Jul 12, 2007 6:44 pm

Oh, okay, sorry. Bear in mind that the prior probability that a given individual has a mathematical understanding of evolution is pretty low, but I do apologize.

(Comments wont nest below this level)
 
 
 
Toggle comment visibility Comment by Bascule
Jul 12, 2007 9:54 am

“(Also, be careful about arguing from definitions. Definitions have no empirical content, so you can’t use them to make predictions about the world. Eli wrote something on this topic once… does anybody remember where it is?)”

That sounds a bit like Hume’s fork, eh?

 
Toggle comment visibility Comment by Tom McCabe
Jul 12, 2007 11:04 am

“Evolution does not stand back and calculate an “optimal” fitness.”

Evolution may not *calculate* an optimal birthrate, but it will eventually arrive at whatever the optimal birthrate is through weeding out all the genetic variations which code for suboptimal birthrates. For a single male, it will be to their advantage to throw out as many sperm as possible, because at least a few of them will probably make it to adulthood. However, for a couple which has to raise their own children, there is a tradeoff between how many children they can bear and how many they can feed. The winners are the ones with the most surviving grandchildren, not the most children at birth.

In a modern first-world society, it would probably be optimal to simply have as many children as physically possible, and have them adopted, since we have a mechanism to care for unwanted children. Given a million years under 21st century living conditions, people who pulled stunts like this would gradually come to outnumber people who didn’t, and the world would see the rise of a new species of hominid, Homo philoprogenitus (lover of many offspring). However, since technological progress is so much faster than evolution, we will progress our way out of early 21st century society faster than evolution can blink.

 
Toggle comment visibility Comment by Mika Suominen
Jul 12, 2007 1:25 pm

Evolution has no goal; it just pushes life from behind. Humanity has no preset or commonly agreed goal either, so why should FAI have one? Why shouldn’t FAI just endorse the trends of evolution in long-term, and use artificial selection to value internal patterns that yield to accurate predictions?

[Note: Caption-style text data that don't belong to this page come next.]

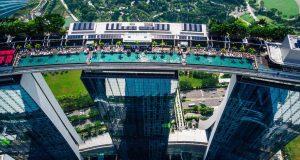 piscine-fantastiche-nuotare-tra-le-nuvole-sands-skypark-singapore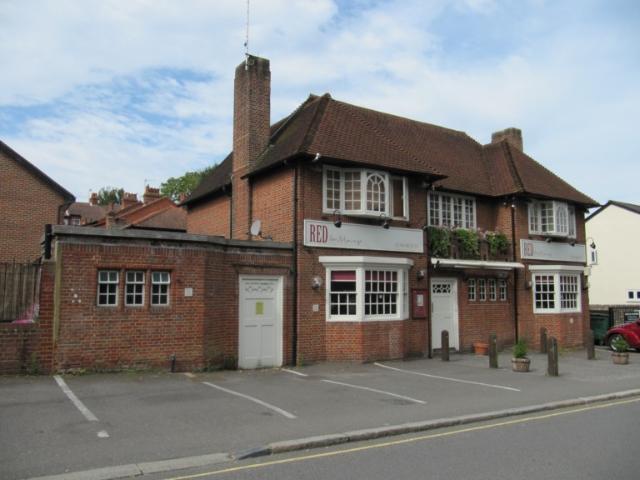 Lost pubs in dorking surrey for Crown motor inn gun hill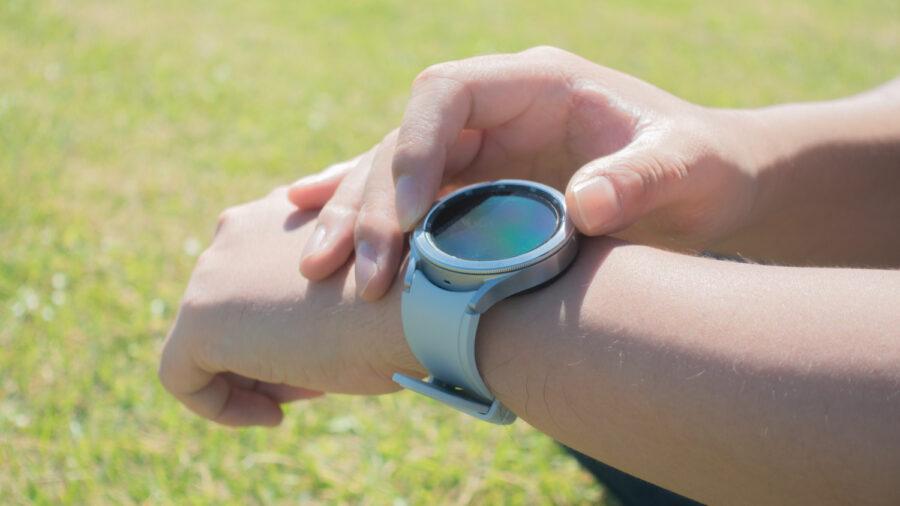 Galaxy Watch4 Classicの回転ベゼルを操作している様子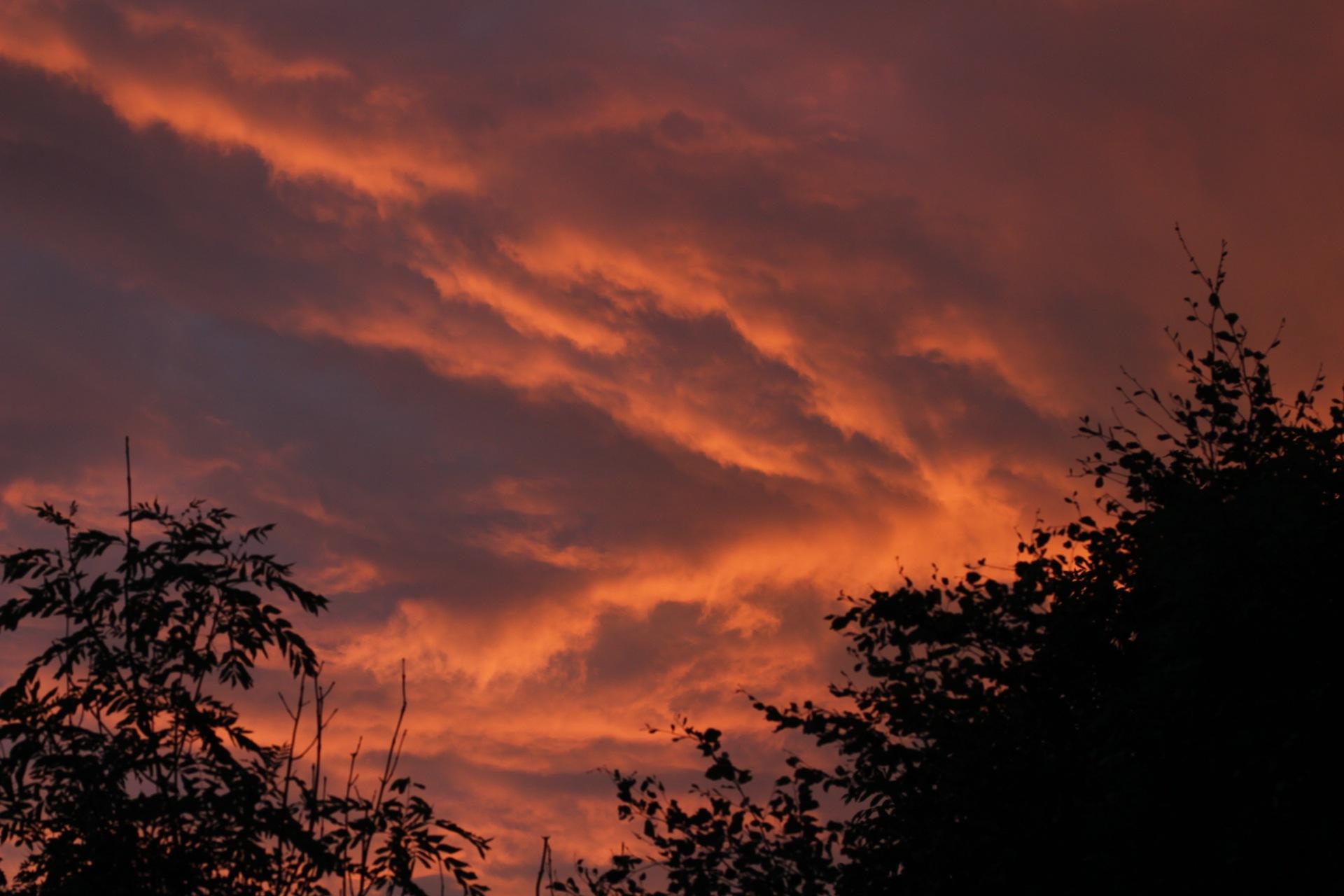 burning sky by Tidelev78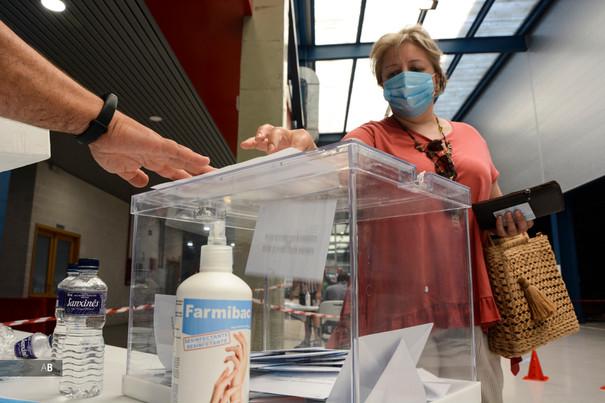 Una mujer vota en las elecciones al Parlamento de Galicia
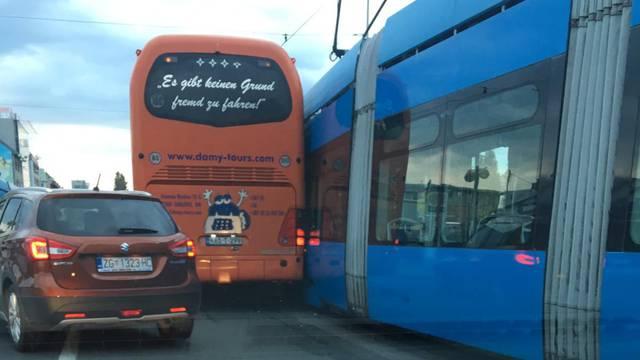 Autobus i tramvaj sudarili se u Savskoj, nastala velika gužva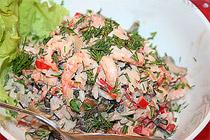 Быстрый салат с креветками и грибами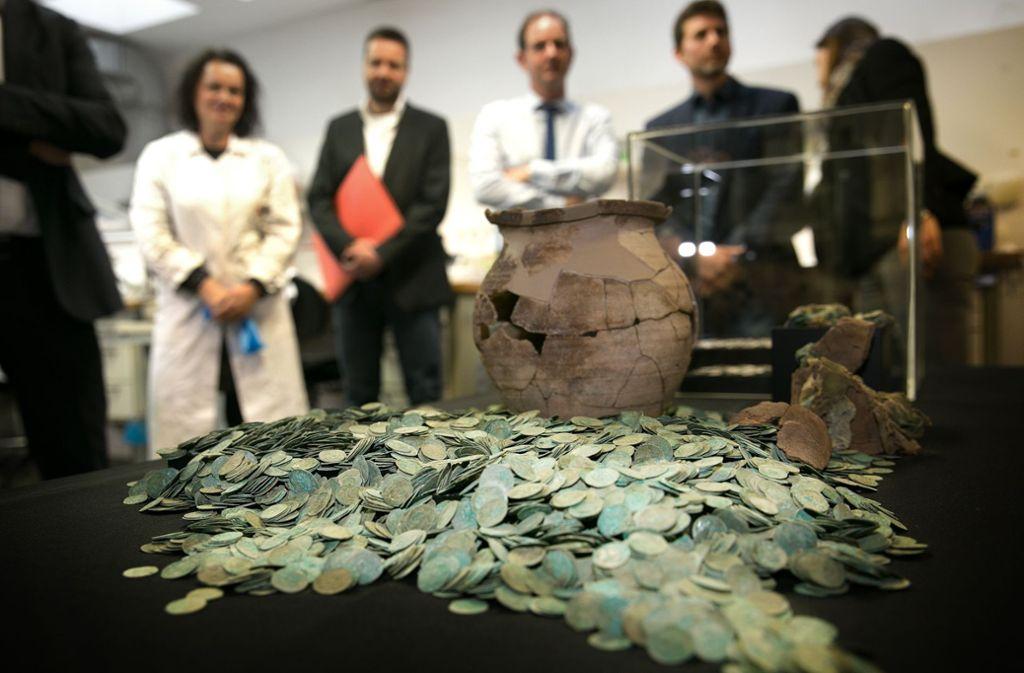 Die Mitarbeiter des Landesdenkmalamtes vor den Münzen. Einen Schatz von dieser Bedeutung bekommen sie vielleicht einmal in ihrem Berufsleben zu Gesicht. Foto: Ines Rudel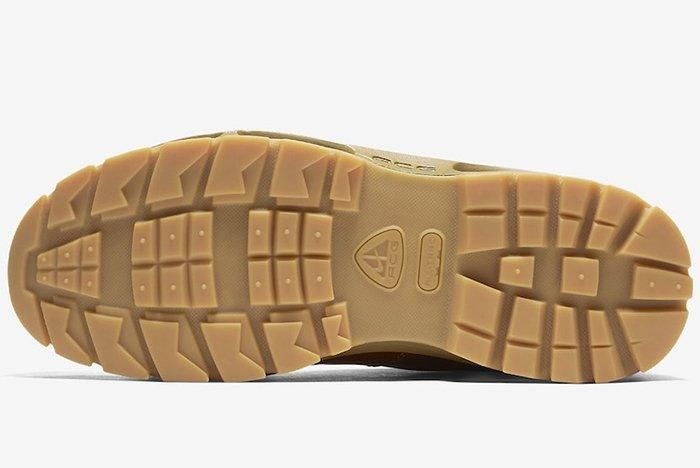 Nike Air Max Goadome Golden Beige 2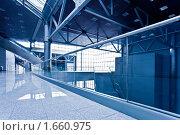 Купить «Пустой коридор», фото № 1660975, снято 15 апреля 2010 г. (c) Бабенко Денис Юрьевич / Фотобанк Лори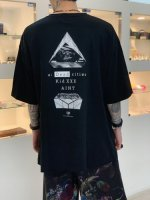 <img class='new_mark_img1' src='https://img.shop-pro.jp/img/new/icons34.gif' style='border:none;display:inline;margin:0px;padding:0px;width:auto;' />SUS / society big pocket tee / Black
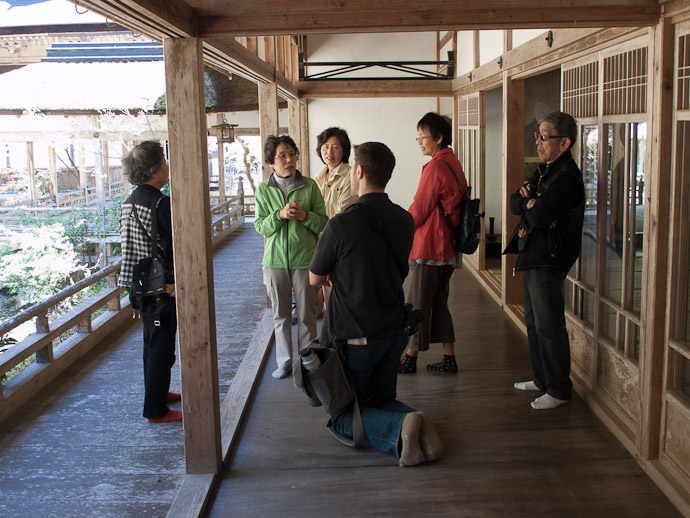 Chatting With Fellow Visitors photo by Nicolas Joannin  --  Kyoto, Japan  --  Copyright 2012 Nicolas Joannin, https://plus.google.com/u/0/116578079434506112628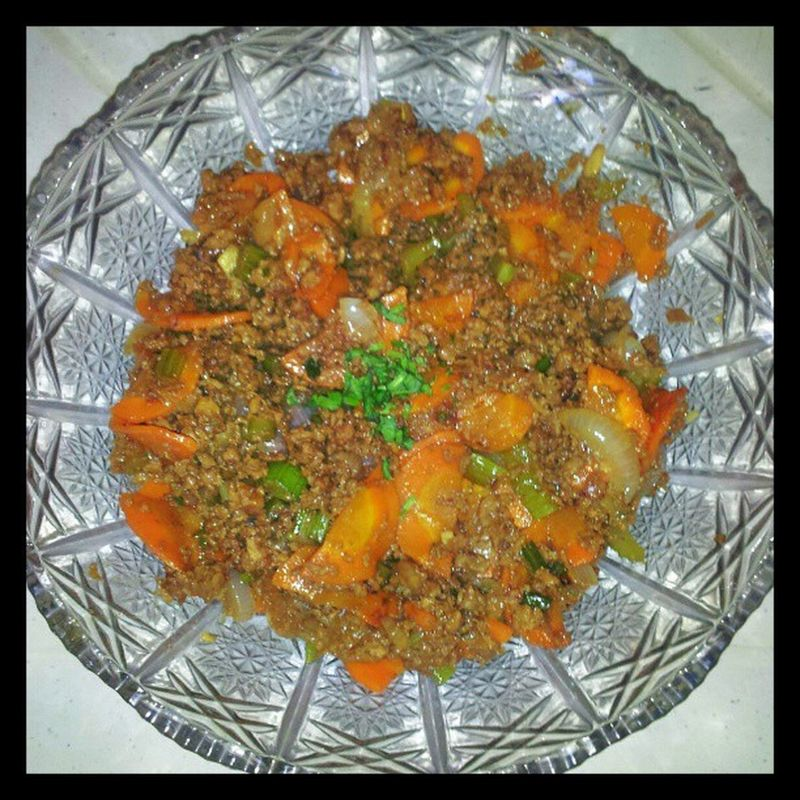 Ground beef with Mirepoix (culinary term for a mix of aromatic veggies:onion, celery and carrots). Mydish Jamieoliverfan Foodie Foodography fooddiary foodstagram foodgasm glutton yumyumyum delicioso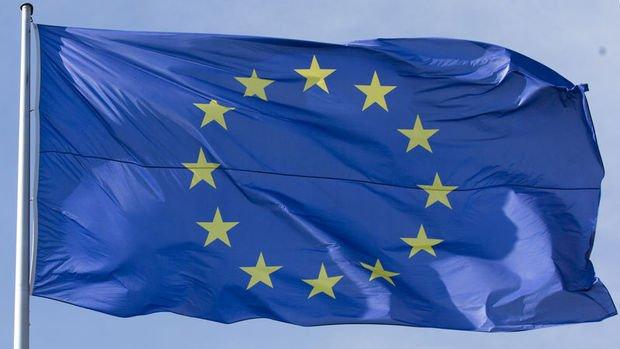 Euro Bölgesi'nde imalat büyümeye döndü
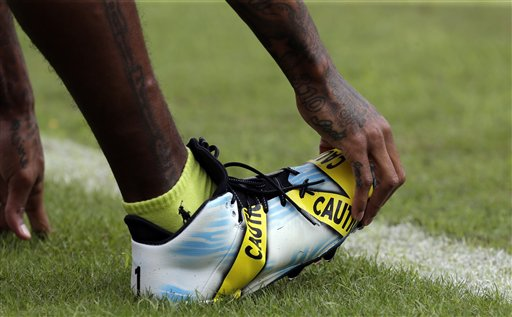 "<div class=""meta image-caption""><div class=""origin-logo origin-image ap""><span>AP</span></div><span class=""caption-text"">Washington Redskins wide receiver DeSean Jackson (11) wears cleats with a police tape theme during warm ups before an NFL football game Sunday, Oct. 2, 2016, in Landover, Md. (AP)</span></div>"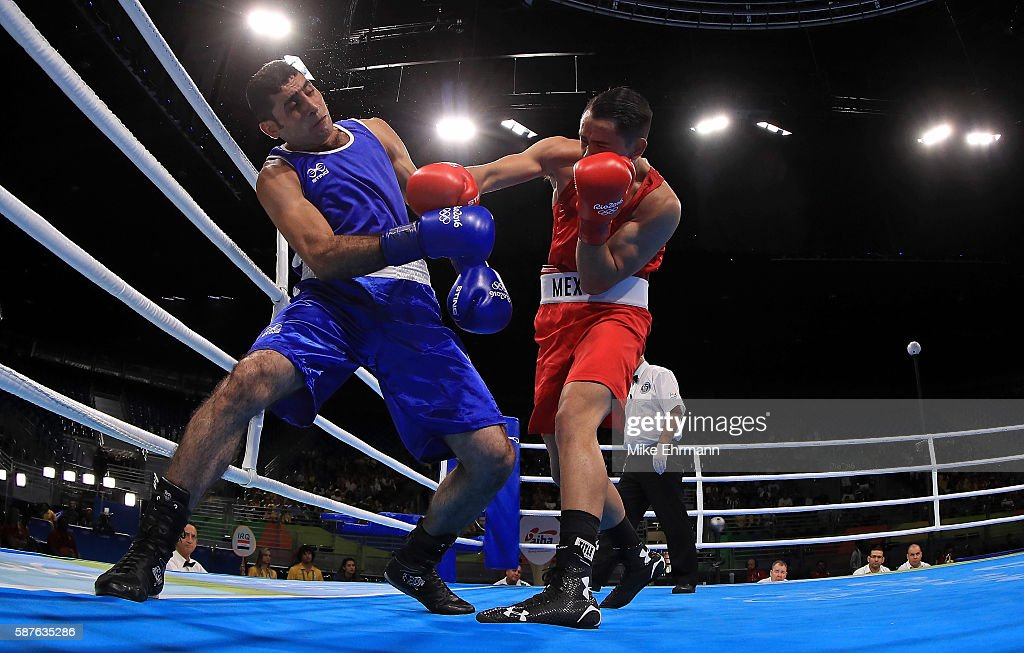 Misael Uziel Rodriguez of Mexico fights Waheed Abdulridha Waheed Karaawi of Iraq in their Mens Middleweight 75kg bout on Day 4 of the Rio 2016...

When it comes to “fitness”, we should not limit our views to biological evolution only. At least within us great apes there is an ongoing struggle between our genes and our memes, both having an effect on our behavior.

Toggle comment visibility Comment by Stefan Pernar
Jul 12, 2007 6:06 pm

Evolution has no goal

Evolution may not have a stated goal but does have the implied goal of increasing fitness.

It is interesting that you raise the matter of a FAI’s goals in this context as I tried to join the principle of natural selection to come up with an universally acceptable common self-improving AGI goal.

I would love to get some feedback on it. You can find it under

http://www.jame5.com/Benevolence-PERNAR.pdf

Toggle comment visibility Comment by Mika Suominen
Jul 14, 2007 1:37 am

“Evolution may not have a stated goal but does have the implied goal of increasing fitness.”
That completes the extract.